TEXT PROVIDED:
SECAUCUS, NJ (July 27, 2010) – Continuing its record of 3D technology leadership, Panasonic today announced the development of the world's first* digital interchangeable twin-lens, making it possible to shoot 3D with an interchangeable lens system camera. As a new member of Panasonic's powerful lineup of interchangeable lenses as part of the LUMIX G Micro System**, the twin-lens will allow high-quality shooting in 3D. Panasonic plans to release this new lens for sale before the end of the year.

"This year will be remembered as the 'First Year of 3D Era' and Panasonic has already taken the lead by launching 3D-capable VIERA™ televisions and Blu-ray™ 3D Disc Players," said Darin Pepple, Senior Product Manager, Imaging, Panasonic Consumer Electronics Company. "With Panasonic's development of a twin-lens capable of 3D shooting, the company is providing consumers with a way to capture their own 3D content, which they can then enjoy watching in the comforts of their own home. Panasonic is dedicated to evolving the 3D ecosystem, letting consumers create and display lifelike 3D images in their homes."

WORK REQUEST 1: Repeat the part of the press release that opens with the words containing "SECAUCUS, NJ (July" and closes with "of the year.".
The press release and the records have no connection to each other.

(Scraped caption text)
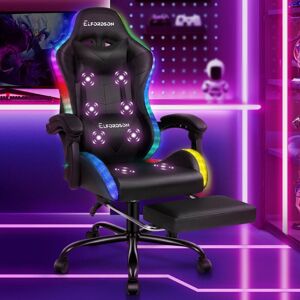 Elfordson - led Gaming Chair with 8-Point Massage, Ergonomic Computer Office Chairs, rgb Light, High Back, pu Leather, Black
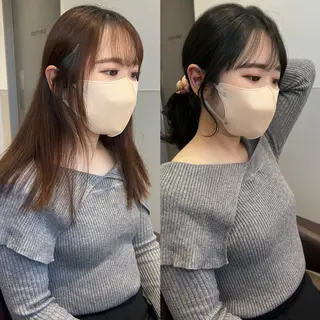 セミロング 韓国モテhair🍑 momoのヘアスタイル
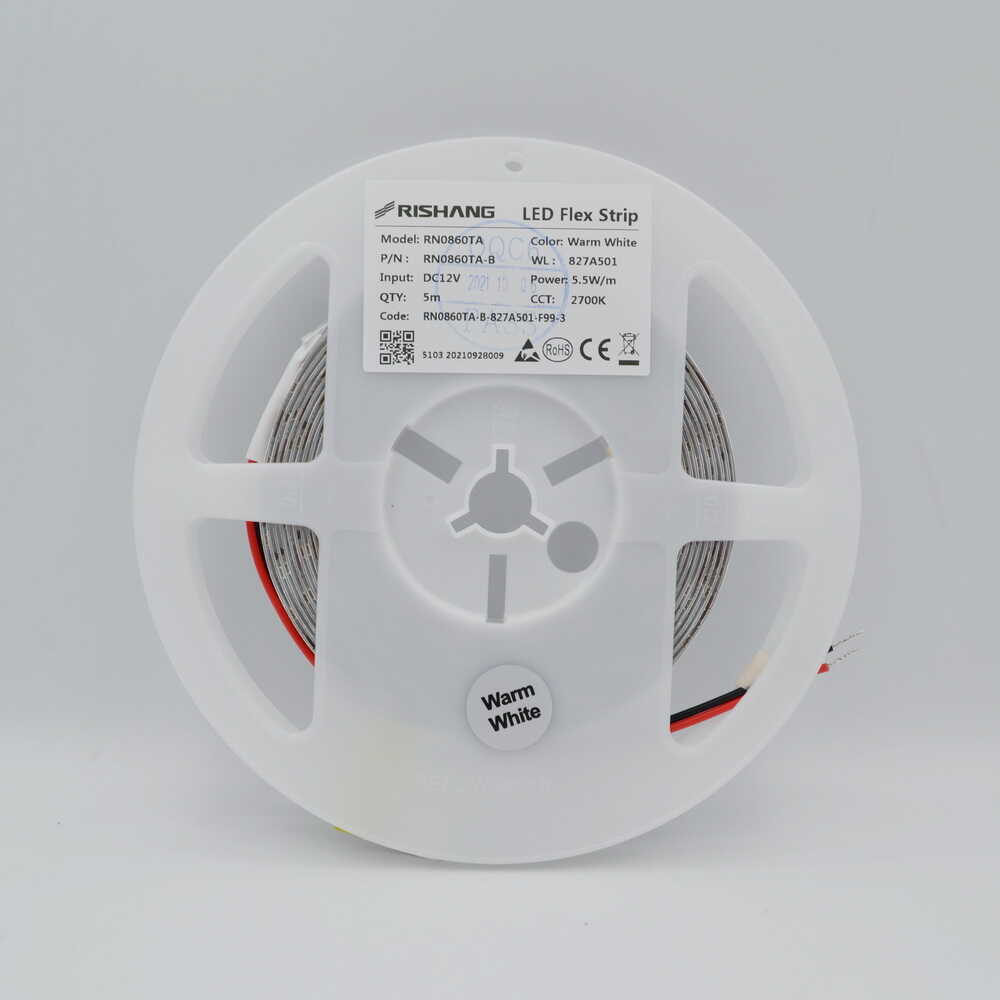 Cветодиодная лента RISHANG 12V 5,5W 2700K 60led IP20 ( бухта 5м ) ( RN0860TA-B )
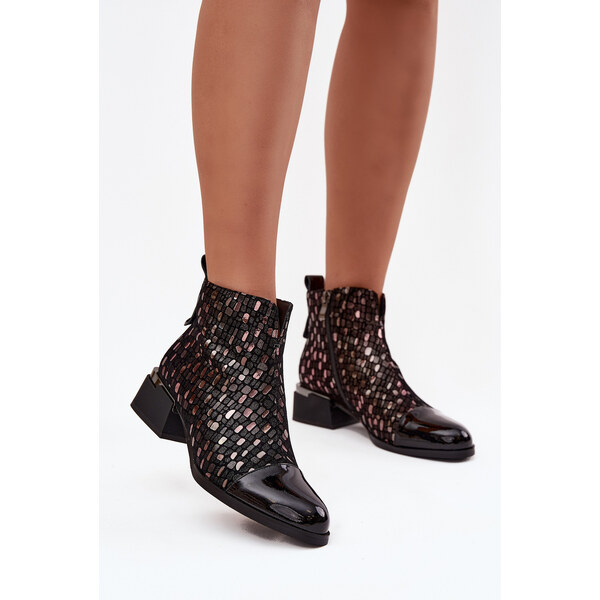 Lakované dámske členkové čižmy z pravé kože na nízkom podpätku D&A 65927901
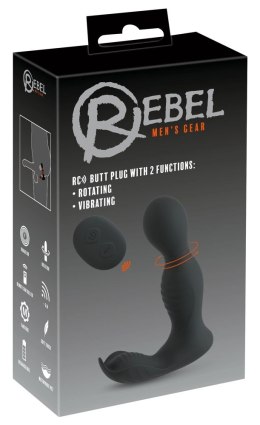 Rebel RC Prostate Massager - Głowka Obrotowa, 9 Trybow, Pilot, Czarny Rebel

WORK REQUEST 2: Give every line of the records as a numbered list, skipping blank lines and leaving the pictures out.

TASK RESPONSE 1:
SECAUCUS, NJ (July 27, 2010) – Continuing its record of 3D technology leadership, Panasonic today announced the development of the world's first* digital interchangeable twin-lens, making it possible to shoot 3D with an interchangeable lens system camera. As a new member of Panasonic's powerful lineup of interchangeable lenses as part of the LUMIX G Micro System**, the twin-lens will allow high-quality shooting in 3D. Panasonic plans to release this new lens for sale before the end of the year.

TASK RESPONSE 2:
1.  Elfordson - led Gaming Chair with 8-Point Massage, Ergonomic Computer Office Chairs, rgb Light, High Back, pu Leather, Black
2.  セミロング 韓国モテhair🍑 momoのヘアスタイル
3.  Cветодиодная лента RISHANG 12V 5,5W 2700K 60led IP20 ( бухта 5м ) ( RN0860TA-B )
4.  Lakované dámske členkové čižmy z pravé kože na nízkom podpätku D&A 65927901
5.  Rebel RC Prostate Massager - Głowka Obrotowa, 9 Trybow, Pilot, Czarny Rebel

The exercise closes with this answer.